At a speech three days later in Buffalo, Mr. Cuomo discussed only same-sex marriage and abortion rights, not gun control.

In a poll conducted by Siena College in March, the Safe Act drew support from 63 percent of voters statewide. But opinions varied significantly by region: 79 percent of voters in New York City and 63 percent in the city’s suburbs approved of the laws, compared with only 45 percent in upstate New York.

“The Safe Act is viewed very differently depending on which county you’re in,” Frank A. Sedita III, the Erie County district attorney, said. Mr. Sedita said the new laws have had “a negligible effect on how I do my job” in prosecuting gun crimes.

On a Sunday in late September, more than 400 gun-rights advocates crowded into a hotel ballroom on Long Island to hear Mr. Astorino and others criticize Mr. Cuomo and the Safe Act.

“It literally made criminals out of law-abiding citizens overnight,” Mr. Astorino, the Westchester County executive, told the crowd at the Firearm Civil Rights Conference in Hauppauge. “Governor Cuomo took away your rights. Take away his job.”

With voter-registration cards waiting on every seat, the message was clear: Gun owners should have a say in November’s election.

That sentiment was echoed by James W. Porter II, the president of the National Rifle Association, who, at the same event, called the Safe Act “pure government-sanctioned lawlessness,” which attracted loud applause.

“Y’all are on the front lines of defending our constitutional rights and protections,” Mr. Porter said.

Several of those in attendance said that with the Safe Act, Mr.

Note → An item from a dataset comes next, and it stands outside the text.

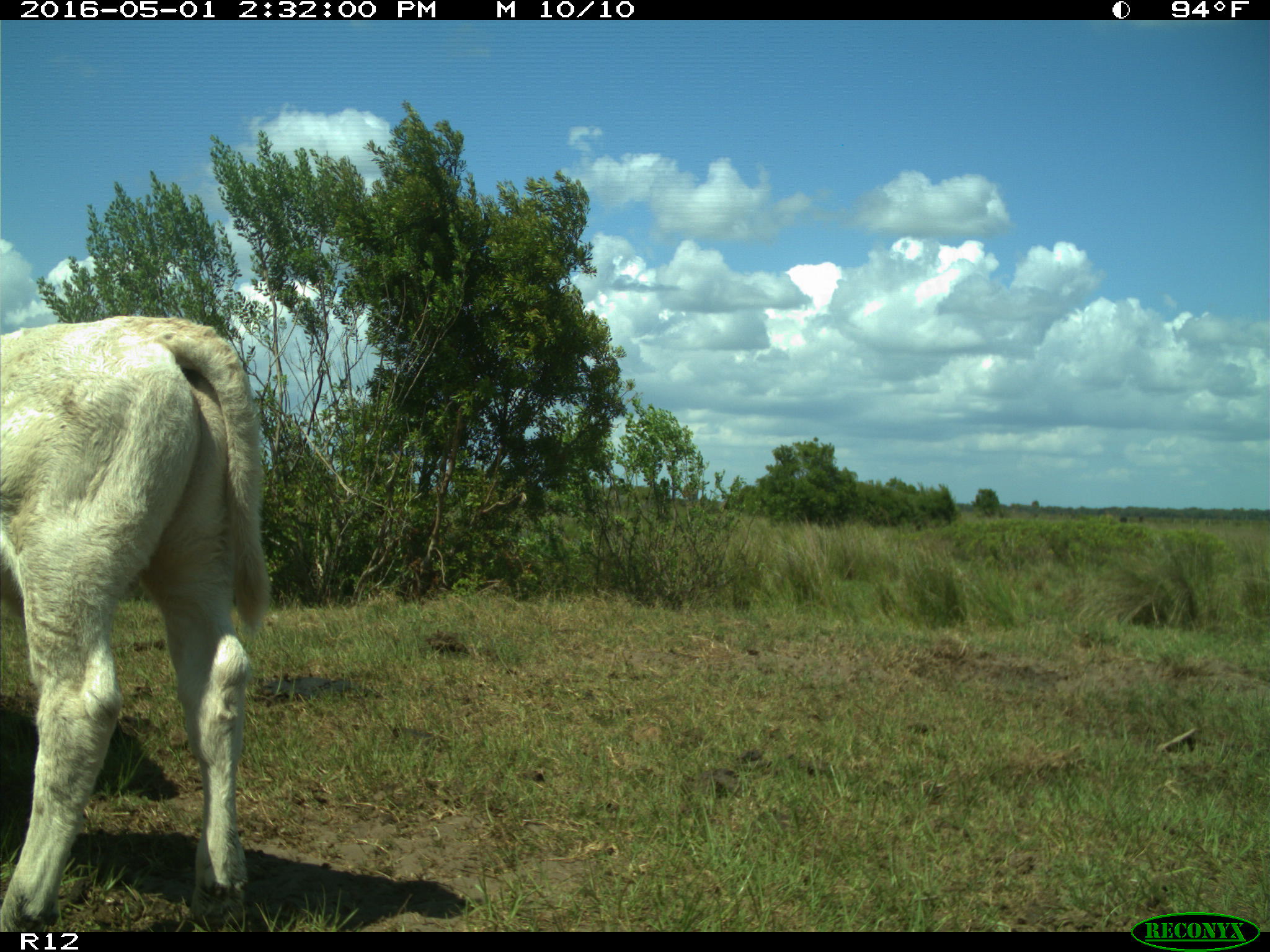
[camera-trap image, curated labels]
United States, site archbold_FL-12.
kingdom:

Cuomo was focused only on regulating responsible gun owners.

“If you keep changing the laws and think it’s going to stop violence, I just don’t understand that,” Candace Dein, 62, of West Islip said as she flipped through a magazine about handguns. “I don’t understand why they’re going after the people who have legal guns.”

Gregory Farren, 67, a Democrat from Flushing, Queens, said the November election was crucial for gun advocates. He wore an Astorino campaign sticker.

“My ability to own guns,” he said, “is at stake this year.”